った。絶えずその顔が現われ、常にその声が聞こえた。同時に至る所に出没して、空中にまでいっぱいひろがっていた。ほとんど目まぐるしいほどの普遍的存在物で、一定の所に止めることはできなかった。大きな防寨はその背中にはっきり彼を感じていた。遊んでる者らを妨げ、懶《なま》けてる者らを刺激し、疲れてる者らを元気づけ、考え込んでる者らを急《せ》き立て、ある者を快活にし、ある者を奮起させ、ある者を憤激させ、すべての者を推し動かし、学生を鼓舞し、労働者を激励し、身を据え、立ち止まり、また駆け出し、騒擾《そうじょう》と努力との上を翔《かけ》り、あちらこちら飛び回り、ささやき、怒鳴り、全員を鞭打《むちう》っていた。実に彼は広大な革命の馬車の繩《なわ》であった。

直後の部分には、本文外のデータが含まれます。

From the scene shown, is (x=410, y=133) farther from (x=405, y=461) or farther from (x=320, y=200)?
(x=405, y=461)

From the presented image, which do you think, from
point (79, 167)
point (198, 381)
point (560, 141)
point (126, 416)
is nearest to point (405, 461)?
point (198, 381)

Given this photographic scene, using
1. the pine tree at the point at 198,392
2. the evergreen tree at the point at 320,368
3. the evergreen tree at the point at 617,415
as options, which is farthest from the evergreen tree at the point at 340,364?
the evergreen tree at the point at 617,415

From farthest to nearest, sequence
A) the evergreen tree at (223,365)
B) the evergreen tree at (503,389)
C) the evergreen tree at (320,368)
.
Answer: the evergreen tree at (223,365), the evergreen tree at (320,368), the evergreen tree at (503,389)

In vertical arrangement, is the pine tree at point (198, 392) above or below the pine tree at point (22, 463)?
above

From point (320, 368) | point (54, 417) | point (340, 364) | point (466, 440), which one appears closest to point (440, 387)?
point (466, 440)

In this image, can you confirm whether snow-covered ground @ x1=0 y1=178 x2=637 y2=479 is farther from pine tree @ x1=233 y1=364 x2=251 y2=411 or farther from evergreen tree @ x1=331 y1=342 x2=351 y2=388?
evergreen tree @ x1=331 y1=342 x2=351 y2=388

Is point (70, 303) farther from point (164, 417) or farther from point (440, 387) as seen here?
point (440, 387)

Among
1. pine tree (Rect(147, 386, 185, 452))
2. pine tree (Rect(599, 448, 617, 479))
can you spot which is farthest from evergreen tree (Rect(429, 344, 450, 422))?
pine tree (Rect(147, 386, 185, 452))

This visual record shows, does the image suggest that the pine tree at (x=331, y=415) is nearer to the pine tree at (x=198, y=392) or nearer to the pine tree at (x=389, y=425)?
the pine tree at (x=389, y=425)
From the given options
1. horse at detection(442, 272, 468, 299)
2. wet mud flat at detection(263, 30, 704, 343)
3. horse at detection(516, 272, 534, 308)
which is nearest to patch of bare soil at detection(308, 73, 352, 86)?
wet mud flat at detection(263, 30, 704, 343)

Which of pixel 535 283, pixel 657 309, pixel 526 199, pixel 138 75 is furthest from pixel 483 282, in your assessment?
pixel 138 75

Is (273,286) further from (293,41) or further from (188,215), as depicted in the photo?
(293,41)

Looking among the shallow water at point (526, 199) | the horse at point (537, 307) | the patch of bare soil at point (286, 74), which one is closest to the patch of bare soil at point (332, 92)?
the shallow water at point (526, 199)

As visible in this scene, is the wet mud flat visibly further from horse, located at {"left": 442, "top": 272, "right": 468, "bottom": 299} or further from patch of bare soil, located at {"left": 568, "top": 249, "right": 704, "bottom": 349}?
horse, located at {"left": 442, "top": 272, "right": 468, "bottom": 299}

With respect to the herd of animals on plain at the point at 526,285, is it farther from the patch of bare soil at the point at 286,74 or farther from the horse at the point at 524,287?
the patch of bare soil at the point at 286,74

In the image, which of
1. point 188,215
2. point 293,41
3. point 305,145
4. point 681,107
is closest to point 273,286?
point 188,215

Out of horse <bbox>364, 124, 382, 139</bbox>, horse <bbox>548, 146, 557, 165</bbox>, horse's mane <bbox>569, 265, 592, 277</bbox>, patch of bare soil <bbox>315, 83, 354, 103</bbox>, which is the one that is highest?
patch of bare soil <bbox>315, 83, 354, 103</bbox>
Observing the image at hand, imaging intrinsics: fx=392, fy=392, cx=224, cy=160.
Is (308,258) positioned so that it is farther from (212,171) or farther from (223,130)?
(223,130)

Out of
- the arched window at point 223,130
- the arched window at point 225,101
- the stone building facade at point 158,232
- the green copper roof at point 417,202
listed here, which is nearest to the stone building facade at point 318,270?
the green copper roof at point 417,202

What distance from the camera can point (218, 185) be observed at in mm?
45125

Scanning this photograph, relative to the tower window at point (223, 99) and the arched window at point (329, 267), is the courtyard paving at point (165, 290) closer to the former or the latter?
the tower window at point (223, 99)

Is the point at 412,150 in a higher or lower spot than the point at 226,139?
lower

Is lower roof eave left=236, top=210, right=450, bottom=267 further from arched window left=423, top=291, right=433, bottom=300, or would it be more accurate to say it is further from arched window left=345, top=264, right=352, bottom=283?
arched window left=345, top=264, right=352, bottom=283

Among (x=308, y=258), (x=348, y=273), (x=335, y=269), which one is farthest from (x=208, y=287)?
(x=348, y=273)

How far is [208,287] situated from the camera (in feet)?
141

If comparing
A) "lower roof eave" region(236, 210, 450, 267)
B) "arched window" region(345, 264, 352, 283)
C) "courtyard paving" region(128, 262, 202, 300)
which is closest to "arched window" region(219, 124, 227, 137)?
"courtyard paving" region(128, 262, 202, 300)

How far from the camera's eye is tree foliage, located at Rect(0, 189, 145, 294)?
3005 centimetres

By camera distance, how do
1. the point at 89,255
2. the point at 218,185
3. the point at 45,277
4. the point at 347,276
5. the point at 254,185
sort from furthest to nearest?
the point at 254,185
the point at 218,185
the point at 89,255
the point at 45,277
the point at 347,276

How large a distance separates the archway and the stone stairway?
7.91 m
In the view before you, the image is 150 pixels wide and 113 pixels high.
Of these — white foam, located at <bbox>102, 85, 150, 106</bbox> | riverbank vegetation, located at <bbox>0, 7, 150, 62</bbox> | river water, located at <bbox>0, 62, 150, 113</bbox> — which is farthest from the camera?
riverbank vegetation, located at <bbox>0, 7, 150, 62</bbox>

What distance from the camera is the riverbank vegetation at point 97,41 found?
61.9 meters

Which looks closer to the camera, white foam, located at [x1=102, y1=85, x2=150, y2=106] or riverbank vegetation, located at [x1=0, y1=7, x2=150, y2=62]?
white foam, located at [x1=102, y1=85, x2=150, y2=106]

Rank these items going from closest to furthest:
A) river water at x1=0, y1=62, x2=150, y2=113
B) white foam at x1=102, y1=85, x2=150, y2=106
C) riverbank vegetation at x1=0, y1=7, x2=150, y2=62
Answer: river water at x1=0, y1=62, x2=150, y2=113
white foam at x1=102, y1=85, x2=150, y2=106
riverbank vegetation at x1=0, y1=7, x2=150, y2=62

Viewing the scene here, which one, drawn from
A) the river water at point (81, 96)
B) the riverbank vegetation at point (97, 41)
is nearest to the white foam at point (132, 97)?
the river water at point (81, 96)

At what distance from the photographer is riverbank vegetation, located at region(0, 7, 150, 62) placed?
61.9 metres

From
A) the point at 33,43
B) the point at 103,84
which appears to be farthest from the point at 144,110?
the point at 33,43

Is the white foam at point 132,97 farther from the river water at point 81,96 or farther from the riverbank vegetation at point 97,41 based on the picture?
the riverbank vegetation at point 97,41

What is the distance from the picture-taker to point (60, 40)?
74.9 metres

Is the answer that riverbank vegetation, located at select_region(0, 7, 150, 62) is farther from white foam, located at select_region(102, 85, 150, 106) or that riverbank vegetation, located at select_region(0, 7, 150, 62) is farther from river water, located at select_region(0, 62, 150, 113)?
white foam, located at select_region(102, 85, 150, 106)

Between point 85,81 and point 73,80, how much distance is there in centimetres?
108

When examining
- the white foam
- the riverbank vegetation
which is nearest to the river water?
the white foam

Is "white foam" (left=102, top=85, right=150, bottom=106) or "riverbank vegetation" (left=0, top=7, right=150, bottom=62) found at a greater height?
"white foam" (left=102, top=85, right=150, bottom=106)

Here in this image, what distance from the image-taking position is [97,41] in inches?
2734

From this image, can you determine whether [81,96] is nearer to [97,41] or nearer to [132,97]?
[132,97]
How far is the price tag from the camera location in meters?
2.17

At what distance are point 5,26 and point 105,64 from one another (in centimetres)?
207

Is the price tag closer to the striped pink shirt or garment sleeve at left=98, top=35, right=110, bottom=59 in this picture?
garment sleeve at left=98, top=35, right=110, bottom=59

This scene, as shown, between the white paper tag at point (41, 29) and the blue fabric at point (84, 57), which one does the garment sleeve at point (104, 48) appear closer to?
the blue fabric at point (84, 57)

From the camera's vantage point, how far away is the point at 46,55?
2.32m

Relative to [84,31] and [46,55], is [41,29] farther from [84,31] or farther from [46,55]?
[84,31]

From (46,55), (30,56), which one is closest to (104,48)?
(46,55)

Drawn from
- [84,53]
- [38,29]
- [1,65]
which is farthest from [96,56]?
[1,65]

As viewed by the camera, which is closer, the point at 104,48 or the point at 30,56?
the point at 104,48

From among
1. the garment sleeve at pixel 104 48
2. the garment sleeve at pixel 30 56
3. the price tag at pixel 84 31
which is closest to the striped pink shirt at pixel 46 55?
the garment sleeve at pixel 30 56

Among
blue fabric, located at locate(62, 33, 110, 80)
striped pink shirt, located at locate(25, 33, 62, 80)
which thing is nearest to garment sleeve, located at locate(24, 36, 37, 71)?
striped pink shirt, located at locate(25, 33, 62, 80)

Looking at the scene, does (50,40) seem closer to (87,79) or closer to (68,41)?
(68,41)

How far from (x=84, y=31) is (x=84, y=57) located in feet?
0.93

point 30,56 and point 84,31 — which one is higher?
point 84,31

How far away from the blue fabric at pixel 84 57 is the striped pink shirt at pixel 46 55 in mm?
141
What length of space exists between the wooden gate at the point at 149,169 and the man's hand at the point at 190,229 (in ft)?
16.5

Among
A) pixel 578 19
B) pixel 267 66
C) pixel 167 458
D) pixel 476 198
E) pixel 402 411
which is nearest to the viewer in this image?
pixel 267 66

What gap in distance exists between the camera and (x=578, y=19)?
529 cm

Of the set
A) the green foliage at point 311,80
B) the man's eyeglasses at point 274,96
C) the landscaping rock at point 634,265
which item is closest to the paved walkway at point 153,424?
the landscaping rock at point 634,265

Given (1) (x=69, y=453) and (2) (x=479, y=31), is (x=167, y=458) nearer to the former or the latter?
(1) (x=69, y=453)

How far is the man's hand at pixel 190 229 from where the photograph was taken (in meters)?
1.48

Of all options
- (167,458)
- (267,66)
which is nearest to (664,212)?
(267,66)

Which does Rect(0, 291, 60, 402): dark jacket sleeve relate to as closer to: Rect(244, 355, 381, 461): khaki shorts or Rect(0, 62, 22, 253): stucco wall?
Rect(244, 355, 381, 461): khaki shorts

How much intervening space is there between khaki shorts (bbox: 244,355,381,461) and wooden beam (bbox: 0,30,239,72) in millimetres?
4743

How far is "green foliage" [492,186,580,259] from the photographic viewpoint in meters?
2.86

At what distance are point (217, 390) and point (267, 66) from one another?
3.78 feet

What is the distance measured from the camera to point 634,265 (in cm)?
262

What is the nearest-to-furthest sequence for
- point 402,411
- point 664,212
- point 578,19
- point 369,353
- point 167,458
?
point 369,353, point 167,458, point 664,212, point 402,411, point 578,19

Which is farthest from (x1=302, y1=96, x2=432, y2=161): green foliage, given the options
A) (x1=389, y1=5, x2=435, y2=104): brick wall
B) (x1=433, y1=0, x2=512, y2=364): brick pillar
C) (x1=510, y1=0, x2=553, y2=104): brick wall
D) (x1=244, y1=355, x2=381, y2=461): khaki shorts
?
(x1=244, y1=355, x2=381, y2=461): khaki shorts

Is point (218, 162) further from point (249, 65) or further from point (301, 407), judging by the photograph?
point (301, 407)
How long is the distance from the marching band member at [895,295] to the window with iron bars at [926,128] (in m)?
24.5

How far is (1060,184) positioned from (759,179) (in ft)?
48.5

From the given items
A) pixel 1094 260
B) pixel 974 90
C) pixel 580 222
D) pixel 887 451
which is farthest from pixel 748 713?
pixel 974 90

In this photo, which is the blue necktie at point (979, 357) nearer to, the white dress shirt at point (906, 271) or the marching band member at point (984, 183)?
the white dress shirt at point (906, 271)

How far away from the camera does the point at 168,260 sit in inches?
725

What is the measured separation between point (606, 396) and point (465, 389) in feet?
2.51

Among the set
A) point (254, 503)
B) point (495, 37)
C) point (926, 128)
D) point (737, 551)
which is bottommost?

 その小さな双腕は絶えず働き、その小さな肺は絶えず音を立てていた。
「しっかりやれ! もっと舗石《しきいし》だ、もっと樽《たる》だ、もっと道具だ! どこにあるんだ? この穴をふさぐ漆喰《しっくい》をいっぱい持ってこい。こんな小さな防寨《ぼうさい》ではだめだ。もっと高めなくちゃいかん。何でもある物はみんな積め、横にあてろ、ぶち込んじまえ。家をこわせ。